-- Start Data excerpts --

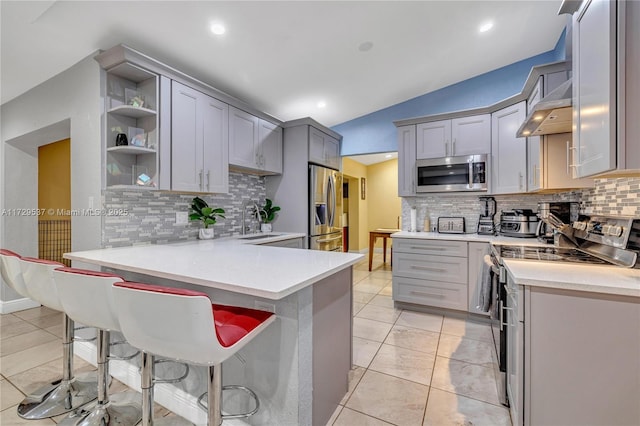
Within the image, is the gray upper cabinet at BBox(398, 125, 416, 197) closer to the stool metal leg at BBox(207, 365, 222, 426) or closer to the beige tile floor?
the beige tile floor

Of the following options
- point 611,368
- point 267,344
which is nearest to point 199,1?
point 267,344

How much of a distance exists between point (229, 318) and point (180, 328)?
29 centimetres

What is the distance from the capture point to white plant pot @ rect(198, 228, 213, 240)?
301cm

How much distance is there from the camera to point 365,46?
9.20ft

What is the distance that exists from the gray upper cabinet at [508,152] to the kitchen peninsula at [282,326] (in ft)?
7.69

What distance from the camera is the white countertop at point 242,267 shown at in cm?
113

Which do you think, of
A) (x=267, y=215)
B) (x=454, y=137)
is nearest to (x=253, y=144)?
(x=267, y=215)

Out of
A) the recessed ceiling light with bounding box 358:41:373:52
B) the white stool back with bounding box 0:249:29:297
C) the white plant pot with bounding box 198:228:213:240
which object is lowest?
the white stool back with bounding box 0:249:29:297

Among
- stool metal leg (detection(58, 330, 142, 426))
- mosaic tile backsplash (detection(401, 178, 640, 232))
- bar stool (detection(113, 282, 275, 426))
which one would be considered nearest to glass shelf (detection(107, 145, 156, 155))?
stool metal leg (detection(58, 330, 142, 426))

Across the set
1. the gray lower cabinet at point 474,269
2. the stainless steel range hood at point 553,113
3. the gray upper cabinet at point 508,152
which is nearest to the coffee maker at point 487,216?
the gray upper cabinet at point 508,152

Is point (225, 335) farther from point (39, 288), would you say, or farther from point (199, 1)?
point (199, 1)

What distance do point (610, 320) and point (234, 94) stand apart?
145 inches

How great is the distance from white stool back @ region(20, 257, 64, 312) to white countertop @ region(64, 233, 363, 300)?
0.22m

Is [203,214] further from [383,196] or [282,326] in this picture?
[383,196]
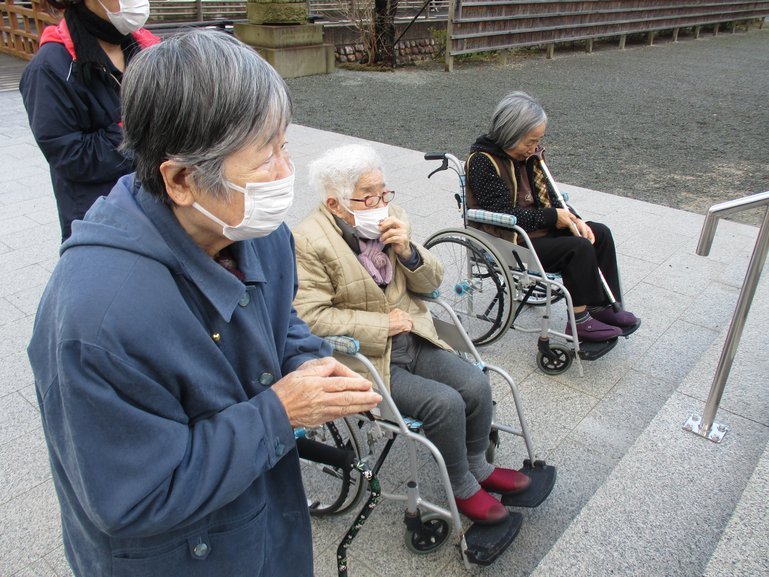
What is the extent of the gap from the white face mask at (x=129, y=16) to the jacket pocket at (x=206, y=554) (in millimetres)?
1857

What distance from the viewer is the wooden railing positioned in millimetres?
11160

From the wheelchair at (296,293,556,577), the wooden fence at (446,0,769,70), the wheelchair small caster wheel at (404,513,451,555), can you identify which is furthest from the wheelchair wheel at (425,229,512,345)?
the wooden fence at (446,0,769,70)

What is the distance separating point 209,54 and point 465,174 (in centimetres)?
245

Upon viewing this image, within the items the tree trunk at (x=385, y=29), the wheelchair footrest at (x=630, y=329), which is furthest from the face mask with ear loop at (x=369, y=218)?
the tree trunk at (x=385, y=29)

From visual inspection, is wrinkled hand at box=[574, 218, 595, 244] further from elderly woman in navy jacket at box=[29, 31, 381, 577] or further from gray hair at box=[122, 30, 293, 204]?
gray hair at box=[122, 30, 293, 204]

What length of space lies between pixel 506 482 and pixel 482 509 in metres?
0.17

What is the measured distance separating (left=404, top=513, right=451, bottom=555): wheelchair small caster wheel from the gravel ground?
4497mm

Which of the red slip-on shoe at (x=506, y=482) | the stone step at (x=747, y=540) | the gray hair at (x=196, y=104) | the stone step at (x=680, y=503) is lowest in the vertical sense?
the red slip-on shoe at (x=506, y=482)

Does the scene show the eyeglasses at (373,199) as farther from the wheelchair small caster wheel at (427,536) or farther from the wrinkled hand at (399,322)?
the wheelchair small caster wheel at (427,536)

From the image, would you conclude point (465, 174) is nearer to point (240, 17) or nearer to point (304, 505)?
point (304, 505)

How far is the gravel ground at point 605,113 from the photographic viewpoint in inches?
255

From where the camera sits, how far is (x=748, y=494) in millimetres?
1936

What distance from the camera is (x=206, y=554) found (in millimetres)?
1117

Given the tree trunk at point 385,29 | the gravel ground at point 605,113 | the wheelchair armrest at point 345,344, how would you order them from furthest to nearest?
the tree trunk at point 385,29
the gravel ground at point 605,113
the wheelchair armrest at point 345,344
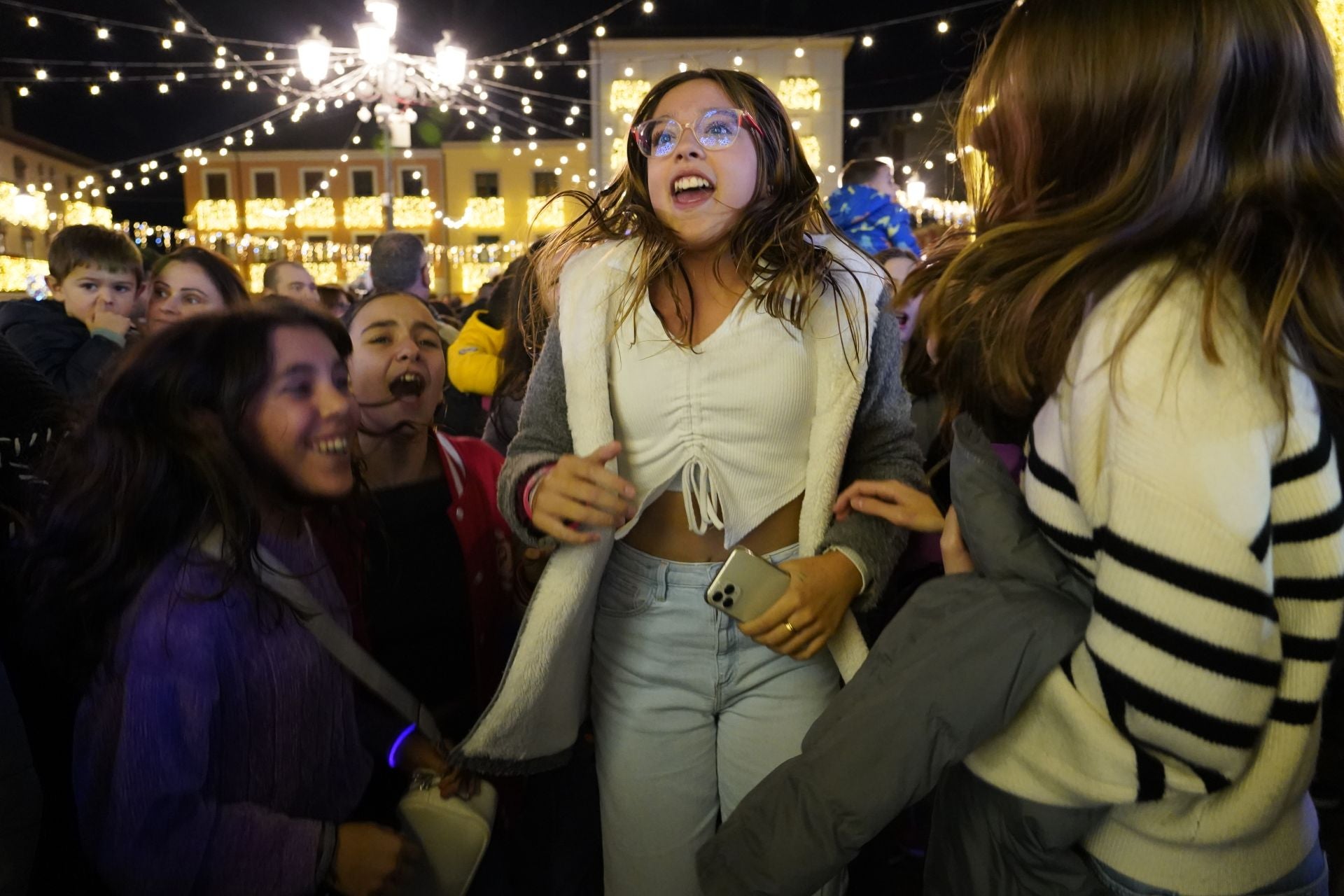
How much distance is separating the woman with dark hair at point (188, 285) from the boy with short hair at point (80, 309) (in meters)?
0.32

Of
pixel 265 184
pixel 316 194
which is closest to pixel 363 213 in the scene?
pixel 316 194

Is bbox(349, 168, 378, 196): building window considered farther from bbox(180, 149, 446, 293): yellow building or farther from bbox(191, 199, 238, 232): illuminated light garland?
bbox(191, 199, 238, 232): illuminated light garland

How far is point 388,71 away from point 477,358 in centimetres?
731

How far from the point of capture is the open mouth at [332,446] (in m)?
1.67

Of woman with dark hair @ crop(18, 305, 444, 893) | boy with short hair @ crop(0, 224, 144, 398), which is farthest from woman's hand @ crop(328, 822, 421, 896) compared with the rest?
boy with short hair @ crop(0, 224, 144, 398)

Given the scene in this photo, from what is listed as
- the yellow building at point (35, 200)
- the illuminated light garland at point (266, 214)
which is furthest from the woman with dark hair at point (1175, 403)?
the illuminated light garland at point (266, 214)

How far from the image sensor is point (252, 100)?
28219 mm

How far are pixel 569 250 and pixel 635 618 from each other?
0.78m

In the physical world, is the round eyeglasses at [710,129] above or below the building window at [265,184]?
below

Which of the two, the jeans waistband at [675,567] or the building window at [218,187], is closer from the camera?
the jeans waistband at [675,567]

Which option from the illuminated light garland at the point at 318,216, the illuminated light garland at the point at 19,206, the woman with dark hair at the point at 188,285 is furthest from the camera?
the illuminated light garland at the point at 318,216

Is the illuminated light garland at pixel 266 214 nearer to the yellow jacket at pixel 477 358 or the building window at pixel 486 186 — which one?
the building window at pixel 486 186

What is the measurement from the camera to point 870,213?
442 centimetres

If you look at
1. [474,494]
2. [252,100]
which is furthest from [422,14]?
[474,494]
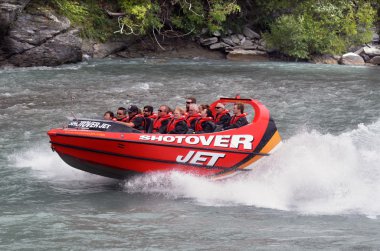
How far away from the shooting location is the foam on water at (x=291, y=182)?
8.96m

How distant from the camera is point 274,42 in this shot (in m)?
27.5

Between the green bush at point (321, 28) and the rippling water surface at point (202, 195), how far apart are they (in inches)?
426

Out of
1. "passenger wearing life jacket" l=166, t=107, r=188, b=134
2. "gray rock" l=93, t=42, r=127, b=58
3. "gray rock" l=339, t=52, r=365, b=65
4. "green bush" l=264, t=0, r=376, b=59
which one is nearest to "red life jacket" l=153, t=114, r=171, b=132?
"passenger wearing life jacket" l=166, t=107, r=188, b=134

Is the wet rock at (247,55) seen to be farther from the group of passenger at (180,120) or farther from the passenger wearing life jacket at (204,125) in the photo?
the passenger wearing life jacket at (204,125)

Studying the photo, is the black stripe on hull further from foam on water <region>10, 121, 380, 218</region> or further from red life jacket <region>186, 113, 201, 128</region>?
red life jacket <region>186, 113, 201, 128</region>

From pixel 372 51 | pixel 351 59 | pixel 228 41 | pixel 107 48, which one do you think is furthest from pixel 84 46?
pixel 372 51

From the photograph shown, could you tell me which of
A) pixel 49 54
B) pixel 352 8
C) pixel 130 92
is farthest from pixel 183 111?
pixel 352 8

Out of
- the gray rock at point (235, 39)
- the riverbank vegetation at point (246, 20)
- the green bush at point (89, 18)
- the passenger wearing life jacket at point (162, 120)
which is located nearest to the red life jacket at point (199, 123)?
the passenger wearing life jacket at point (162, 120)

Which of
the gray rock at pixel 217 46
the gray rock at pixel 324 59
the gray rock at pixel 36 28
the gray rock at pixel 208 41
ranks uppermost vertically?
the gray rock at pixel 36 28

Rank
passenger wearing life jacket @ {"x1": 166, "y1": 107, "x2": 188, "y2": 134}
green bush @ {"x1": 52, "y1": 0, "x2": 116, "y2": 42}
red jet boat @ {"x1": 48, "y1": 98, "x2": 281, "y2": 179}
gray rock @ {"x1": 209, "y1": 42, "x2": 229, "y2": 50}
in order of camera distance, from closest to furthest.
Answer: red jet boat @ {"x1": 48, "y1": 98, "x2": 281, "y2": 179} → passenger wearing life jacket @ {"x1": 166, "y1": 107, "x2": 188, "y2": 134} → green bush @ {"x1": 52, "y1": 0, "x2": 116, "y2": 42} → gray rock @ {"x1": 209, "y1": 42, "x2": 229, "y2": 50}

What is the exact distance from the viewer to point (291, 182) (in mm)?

-- End Data excerpts --

• What you have to do: Reproduce the material word for word, starting at the line that contains "From pixel 372" and continuing through the final line of the material.

• Worked solution:
From pixel 372 51 | pixel 351 59 | pixel 228 41 | pixel 107 48, which one do you think is furthest from pixel 84 46?
pixel 372 51

From the photograph shown, could you tell me which of
A) pixel 49 54
B) pixel 352 8
C) pixel 130 92
is farthest from pixel 183 111?
pixel 352 8

Out of
- the gray rock at point (235, 39)
- the riverbank vegetation at point (246, 20)
- the green bush at point (89, 18)
- the passenger wearing life jacket at point (162, 120)
which is located nearest to the red life jacket at point (199, 123)?
the passenger wearing life jacket at point (162, 120)

Which of
the gray rock at pixel 217 46
the gray rock at pixel 324 59
the gray rock at pixel 36 28
the gray rock at pixel 208 41
ranks uppermost vertically?
the gray rock at pixel 36 28

Rank
passenger wearing life jacket @ {"x1": 166, "y1": 107, "x2": 188, "y2": 134}
green bush @ {"x1": 52, "y1": 0, "x2": 116, "y2": 42}
red jet boat @ {"x1": 48, "y1": 98, "x2": 281, "y2": 179}
gray rock @ {"x1": 209, "y1": 42, "x2": 229, "y2": 50}
in order of camera distance, from closest to furthest.
Answer: red jet boat @ {"x1": 48, "y1": 98, "x2": 281, "y2": 179} → passenger wearing life jacket @ {"x1": 166, "y1": 107, "x2": 188, "y2": 134} → green bush @ {"x1": 52, "y1": 0, "x2": 116, "y2": 42} → gray rock @ {"x1": 209, "y1": 42, "x2": 229, "y2": 50}

What is the exact distance from the viewer to point (291, 182) (in mm)?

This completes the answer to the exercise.